Mikael Yvesand has won Sveriges Radios romanpris for 2026, according to multiple reports. His novel 'Våran pojke' was selected by a listener jury, and the prize sum is 30,000 SEK. Last year's award went to Karolina Ramqvist for 'Den första boken'.
The other nominees for the prize were Alex Schulman for '17 juni', Frans Wachtmeister for 'Förlorad mark', and Monika Fagerholm for 'Döda trakten/Kvinnor i revolt', according to major media. The novel 'Våran pojke' is inspired by the double murder in Linköping in 2004, major media reports. Yvesand, born in 1986 in Luleå, made his debut with 'Häng city', which won Borås Tidnings debutantpris.
Freaking cool. But I almost feel ashamed, in a way.
According to SVT Kultur, Yvesand described winning the prize as 'freaking cool' but also expressed a sense of shame, saying he almost felt the prize should not be given to him. He also joked about feeling like a 'lightweight' in literary circles, but noted that his day job at the copyright organization Stim allows him to write without commercial pressure. 'Writing is not my livelihood, so I don't need to take into account what I think people will like,' he told SVT Kultur, adding that he is terrified of replicating past success.
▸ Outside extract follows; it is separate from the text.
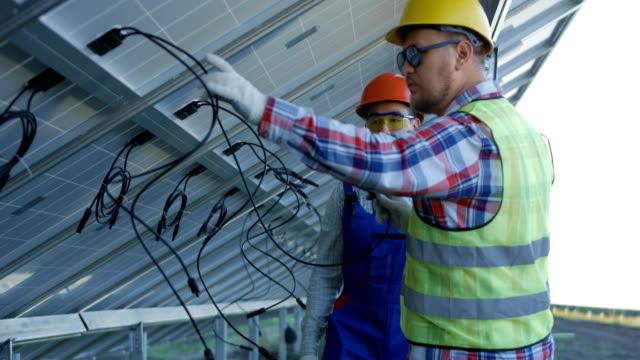 männer lernen, wie man solarzellen anschließen - bauarbeiterhelm stock-videos und b-roll-filmmaterial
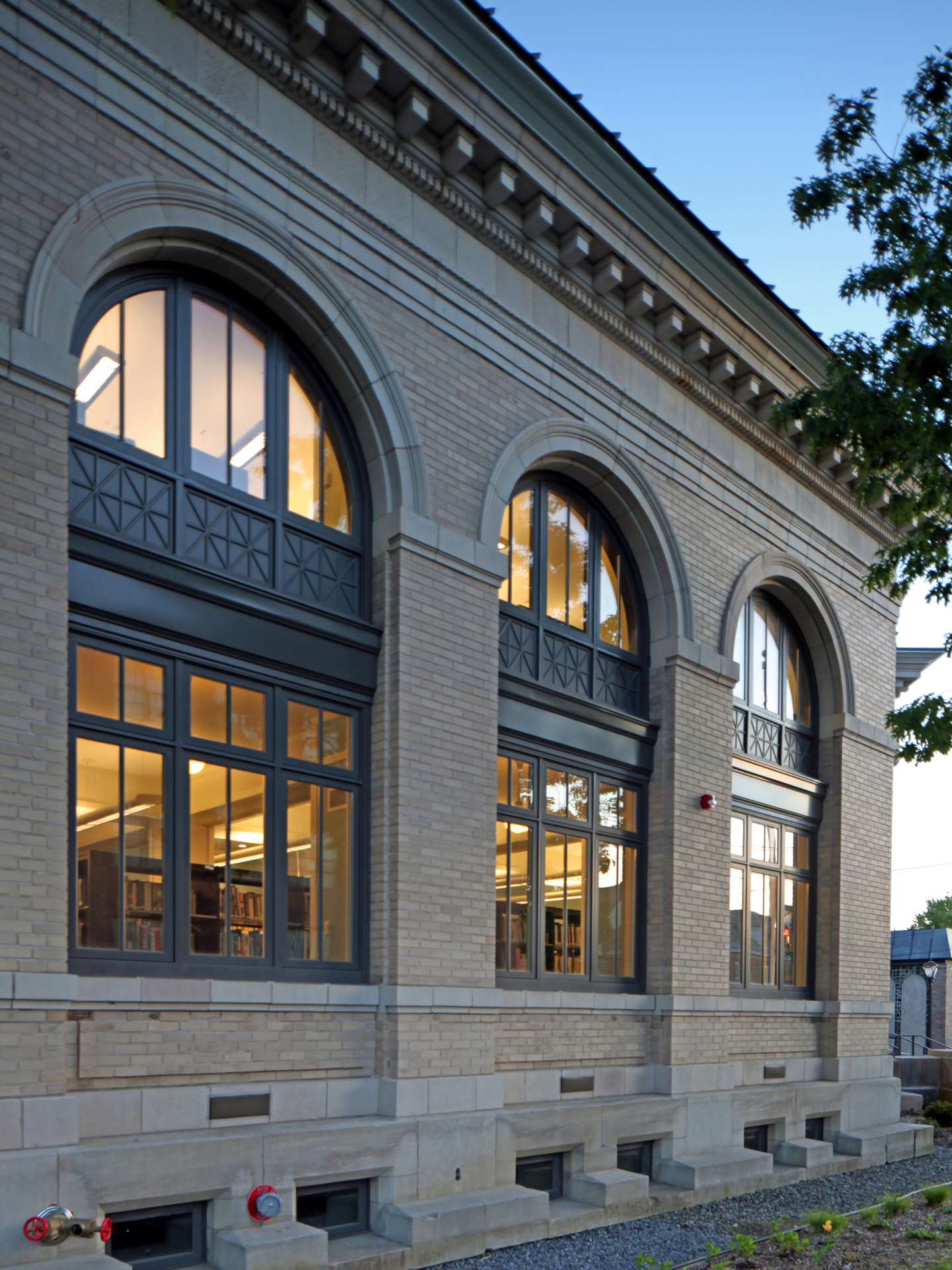 The exterior of the Gloversville Public Library was renovated with aluminum-clad wood casement, awning and fixed windows in a variety of shapes and sizes. One of the building's most striking features are the reading nooks on the upper floors concentrated at the crown of arch-top windows that rise as much as two full stories.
Yvesand works full-time at the copyright organization Stim, according to major media. The third book in his trilogy is set to be published in autumn 2026, though the exact title and publication date have not been announced. The prize ceremony date has also not been confirmed, and it is unclear what other awards 'Våran pojke' has been nominated for.
I usually try to think that you shouldn't care at all about what people think, but it's hard not to feel very honored. At the same time, I think, you shouldn't give this prize to me.
Lightweights.
If I'm sitting in a boring meeting, I can think, this is crap anyway, I'm a writer, a big and important person. In a literary context where I don't feel at home, I think this is silly, I'm just a regular working stiff.
Writing is not my livelihood, so I don't need to take into account what I think people will like. I'm terrified of feeling that I've tried to replicate what was good. It just feels cheap, embarrassing, and pathetic.
I know no one will like it. I've said it before, but now I know for sure.